Самой же Табите на ее грандиозных приемах кажется, что чувства ее скованы так же, как и тело в этих до неприличия узких футлярах из жесткого шелка, охватывающих бедра и ноги ниже колен, так что в них даже ходить трудно. Ее переполняет нетерпение, мучительная скука, которая, не находя выхода, кипит в ней, как кислота в хрупкой реторте. Неустанно, даже в такие минуты, когда нужно быстро принимать какие-то практические решения, ее преследует ощущение никчемности. "Что я делаю? К чему это все? Мне уже сорок лет. Скоро буду старухой".

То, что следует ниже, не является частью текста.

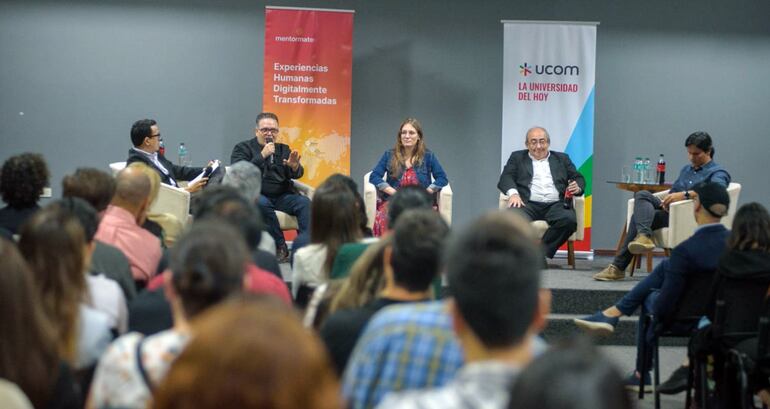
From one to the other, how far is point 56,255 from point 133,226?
1.40m

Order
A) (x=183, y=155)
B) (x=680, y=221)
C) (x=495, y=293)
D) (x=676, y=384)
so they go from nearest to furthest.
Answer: (x=495, y=293)
(x=676, y=384)
(x=680, y=221)
(x=183, y=155)

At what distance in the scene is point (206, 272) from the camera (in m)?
1.94

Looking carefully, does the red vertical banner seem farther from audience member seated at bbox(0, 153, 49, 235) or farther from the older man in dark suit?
audience member seated at bbox(0, 153, 49, 235)

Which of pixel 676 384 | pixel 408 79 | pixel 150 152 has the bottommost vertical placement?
pixel 676 384

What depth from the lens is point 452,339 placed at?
2018 mm

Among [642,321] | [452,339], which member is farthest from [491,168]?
[452,339]

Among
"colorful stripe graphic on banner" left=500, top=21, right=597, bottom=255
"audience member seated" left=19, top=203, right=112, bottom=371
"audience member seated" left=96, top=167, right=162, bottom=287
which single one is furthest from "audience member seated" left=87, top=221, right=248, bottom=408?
"colorful stripe graphic on banner" left=500, top=21, right=597, bottom=255

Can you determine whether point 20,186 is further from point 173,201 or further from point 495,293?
point 495,293

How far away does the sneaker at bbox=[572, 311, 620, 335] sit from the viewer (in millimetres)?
5250

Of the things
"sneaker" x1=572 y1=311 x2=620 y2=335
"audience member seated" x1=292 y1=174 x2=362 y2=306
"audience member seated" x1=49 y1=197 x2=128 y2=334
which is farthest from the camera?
"sneaker" x1=572 y1=311 x2=620 y2=335

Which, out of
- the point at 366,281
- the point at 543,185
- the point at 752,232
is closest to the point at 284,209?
the point at 543,185

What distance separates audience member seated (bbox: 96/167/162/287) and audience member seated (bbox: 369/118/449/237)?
3631 millimetres

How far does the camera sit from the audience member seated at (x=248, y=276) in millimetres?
2779

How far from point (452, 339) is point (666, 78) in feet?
27.5
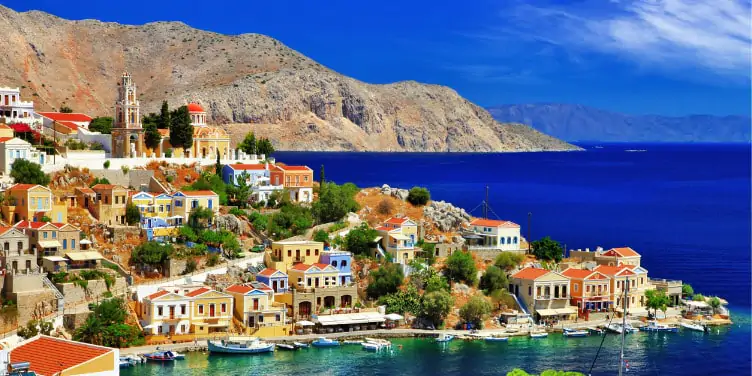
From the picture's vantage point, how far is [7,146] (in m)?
59.1

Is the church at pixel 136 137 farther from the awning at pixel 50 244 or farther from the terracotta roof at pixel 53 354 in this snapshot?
the terracotta roof at pixel 53 354

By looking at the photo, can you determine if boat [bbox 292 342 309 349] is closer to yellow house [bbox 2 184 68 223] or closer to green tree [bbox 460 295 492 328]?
green tree [bbox 460 295 492 328]

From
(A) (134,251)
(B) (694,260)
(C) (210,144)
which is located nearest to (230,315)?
(A) (134,251)

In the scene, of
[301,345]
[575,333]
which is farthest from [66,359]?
[575,333]

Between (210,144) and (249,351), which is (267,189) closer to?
(210,144)

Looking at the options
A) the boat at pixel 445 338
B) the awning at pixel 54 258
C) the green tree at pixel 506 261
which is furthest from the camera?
the green tree at pixel 506 261

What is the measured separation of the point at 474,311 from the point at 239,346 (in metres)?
11.7

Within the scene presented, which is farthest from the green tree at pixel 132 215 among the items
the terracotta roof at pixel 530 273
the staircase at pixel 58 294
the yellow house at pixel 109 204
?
the terracotta roof at pixel 530 273

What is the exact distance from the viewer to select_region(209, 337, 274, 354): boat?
47.5m

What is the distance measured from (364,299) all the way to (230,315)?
7.59 meters

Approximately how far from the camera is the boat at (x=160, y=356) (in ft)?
149

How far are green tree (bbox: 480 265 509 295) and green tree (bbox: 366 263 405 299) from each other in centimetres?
445

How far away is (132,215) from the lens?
2271 inches

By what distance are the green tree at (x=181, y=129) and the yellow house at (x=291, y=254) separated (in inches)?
560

Ее поражает молодежь, так легко и беззаботно перепархивающая от одних увеселений к другим; но едва она успевает подумать: "Хоть с Джоном-то все хорошо, и в Оксфорд я его устроила, несмотря на все трудности", как снова ощущает свою беспомощность. Теперь ей мерещится, что Джона подстерегают страшные опасности, от которых она не в силах его уберечь. Ее советов он не слушает, да что там, нарочно все будет делать ей наперекор. Она предложила помочь ему, опираясь на свой изощренный вкус, обставить его новые комнаты - так нет же, взял и увешал их безобразными ярко-оранжевыми драпировками и еще более безобразными картинами художников новой школы, чья оригинальность, по ее мнению, состоит только в том, что они презирают великие имена Ренуара, Моне и Дега. Он разъезжает в автомобиле с Бонсером и приглашает в рестораны актрис. Играет и пьет. Вероятно, содержит любовницу. И в гневном отчаянии она твердит про себя: "А он ведь незаурядный юноша. Он мог бы чего угодно достичь, мог бы сделать блестящую карьеру".
70
Успехи Джона удивляют Табиту, хоть она и предсказывала их чуть ли не с первого дня его жизни. Она как молодая жена, что месяцами носила ребенка и знала, какой радостью он для нее станет, а когда он родился, смотрит на него в изумлении, думает: "Это настоящее чудо!" и ужасается при мысли обо всех опасностях, грозящих этому крошечному, слабенькому, беспомощному существу. Женщин, не знавших материнства, она и жалеет за узость их кругозора, и завидует их душевному покою.
Когда Джон, потрудившись на совесть, но тщательно это скрывая, получает высшую отметку по древним языкам, к ее радости тотчас примешивается страх: "Ну вот, теперь он вообразит, что может и не работать, - он ни к чему не относится серьезно".
Джон смеется над ней. - Опять ты волнуешься, мама. Тебе бы только волноваться - не из-за долгов, так из-за войны.
- Неужели ты хочешь войны, Джон?
- Нет, но Джим, я думаю, прав. Войны нам не избежать. Тирпиц не перестанет строить боевые корабли, иначе его расчудесные сторонники дадут ему по шапке. А если Германия не перестанет вооружаться, мы будем вынуждены воевать. И знаешь, война, пожалуй, даже очистит атмосферу.
В его голосе - досада на эту неотвязную тревогу, мешающую ему свободно дышать. Он жаден до удовольствий, которые сулит ему каждый новый день. Он побывал за границей, приобщился к азартным играм. В Милане он видел шоссейные автомобильные гонки и сам загорелся желанием стать гонщиком. Теперь ему нужен собственный гоночный автомобиль.
- Шоссейные гонки - ужасно опасная вещь, - говорит Табита, и эти необдуманные слова еще больше раззадоривают Джона. Он советуется с Голланом, и Голлан с той небрежной снисходительностью, которую он теперь проявляет к пасынку, словно скармливает сахар избалованному щенку, заказывает для него на своем заводе гоночный автомобиль с мотором "Хэкстро".